MSE_train = np.mean((pred_train-Y_train)**2)
MSE_val = np.mean((pred_val-Y_val)**2)



In [28]:
print(MSE_train)
print(MSE_val)

1.0484436819046854
0.9750867774333121


## Learning Rate Decay with Momentum


In [29]:
np.random.seed(123)
sgd = optimizers.SGD(lr=0.03, decay=0.0001, momentum=0.9)
model = Sequential()
model.add(layers.Dense(8, input_dim=10, activation='relu'))
model.add(layers.Dense(1, activation = 'linear'))

model.compile(optimizer= sgd ,loss='mse',metrics=['mse'])
hist = model.fit(X_train, Y_train, batch_size=32, 
                 epochs=100, validation_data = (X_val, Y_val), verbose = 0)

ValueError: Tried to convert 'y' to a tensor and failed. Error: None values not supported.

In [30]:
pred_train = model.predict(X_train).reshape(-1)
pred_val = model.predict(X_val).reshape(-1)

MSE_train = np.mean((pred_train-Y_train)**2)
MSE_val = np.mean((pred_val-Y_val)**2)

In [31]:
print(MSE_train)
print(MSE_val)

1.9611747118763914
1.5528834438316168


## Selecting a Final Model

Now, select the model with the best performance based on the training and validation sets. Evaluate this top model using the test set!

In [32]:
np.random.seed(123)
model = Sequential()
model.add(layers.Dense(8, input_dim=10, kernel_initializer= "he_normal",
                activation='relu'))
model.add(layers.Dense(1, activation = 'linear'))

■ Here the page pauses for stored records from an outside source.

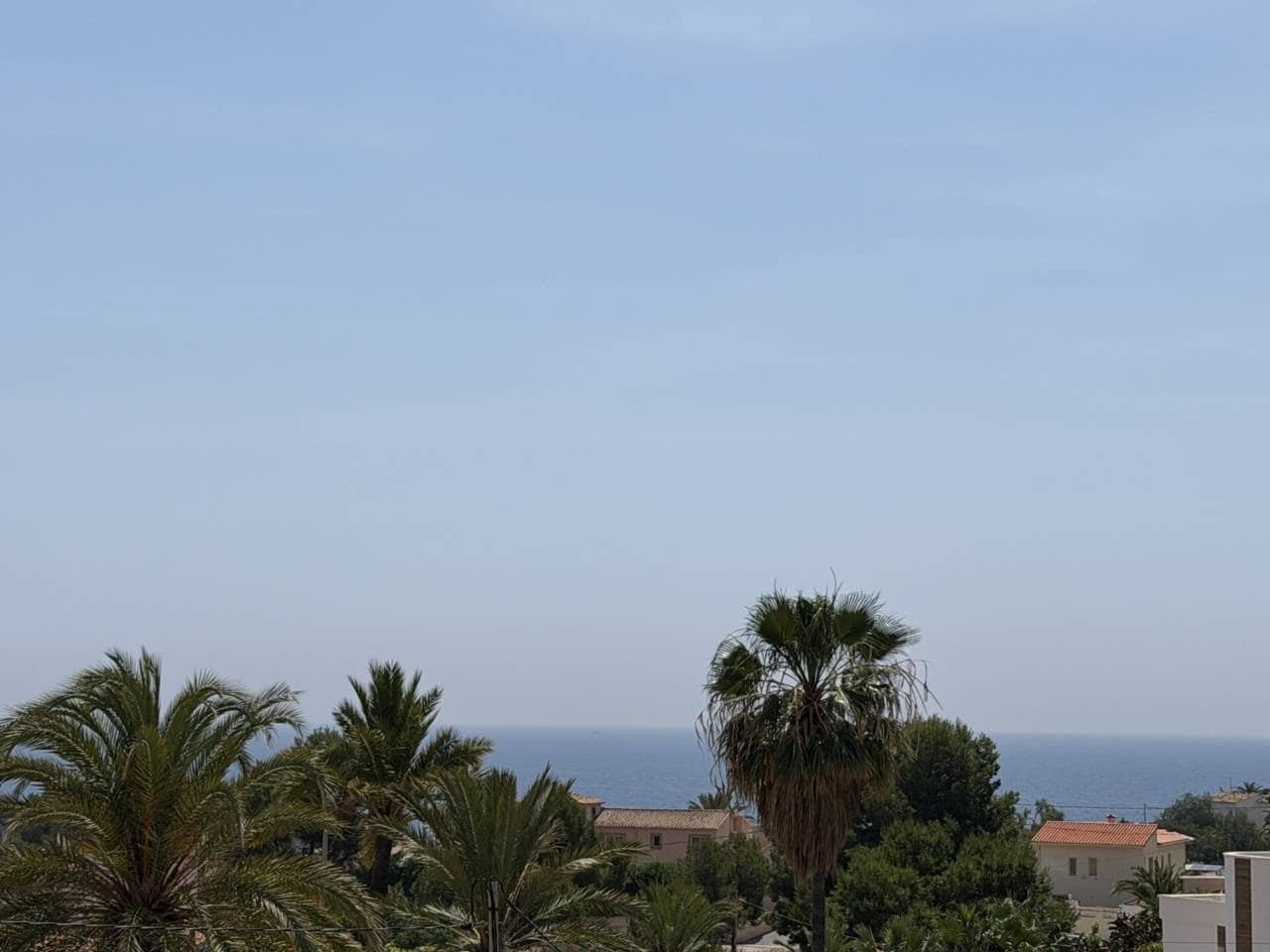 3 soveværelse Villa til salg i Calpe / Calp med swimmingpool garage - € 1.176.000 (Ref: 9830494)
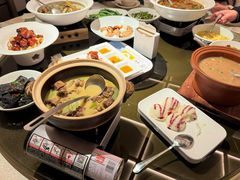 -楚山晓·楚湘菜(江夏永旺店)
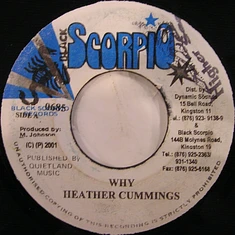 Heather Cummings - Why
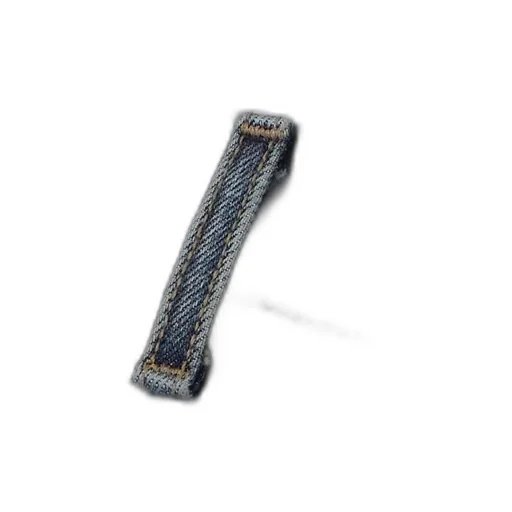 Mitchell Denim Trousers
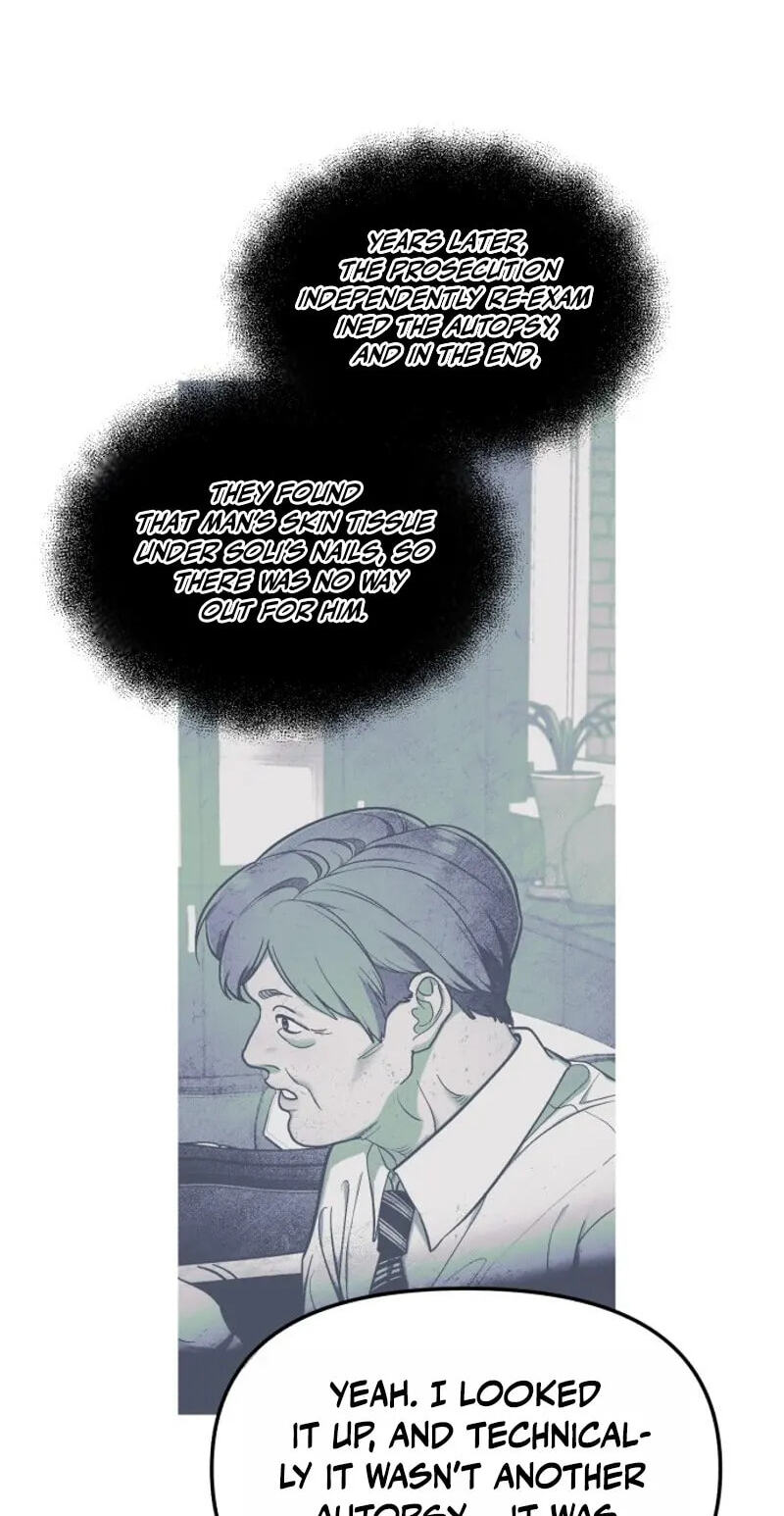 Look Alike Daughter Chapter 201 page 77 -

model.compile(optimizer= "sgd" ,loss='mse',metrics=['mse'])
hist = model.fit(X_train, Y_train, batch_size=32, 
                 epochs=100, validation_data = (X_val, Y_val),verbose=0)

pred_train = model.predict(X_train).reshape(-1)
pred_val = model.predict(X_val).reshape(-1)

MSE_train = np.mean((pred_train-Y_train)**2)
MSE_val = np.mean((pred_val-Y_val)**2)

pred_test = model.predict(X_test).reshape(-1)
MSE_test = np.mean((pred_test-Y_test)**2)

print(MSE_train)
print(MSE_val)
print(MSE_test)

1.013561232658164
0.9433780760138251
0.18028308734515974


## Summary  

In this lab, you worked to ensure your model converged properly. Additionally, you also investigated the impact of varying initialization and optimization routines.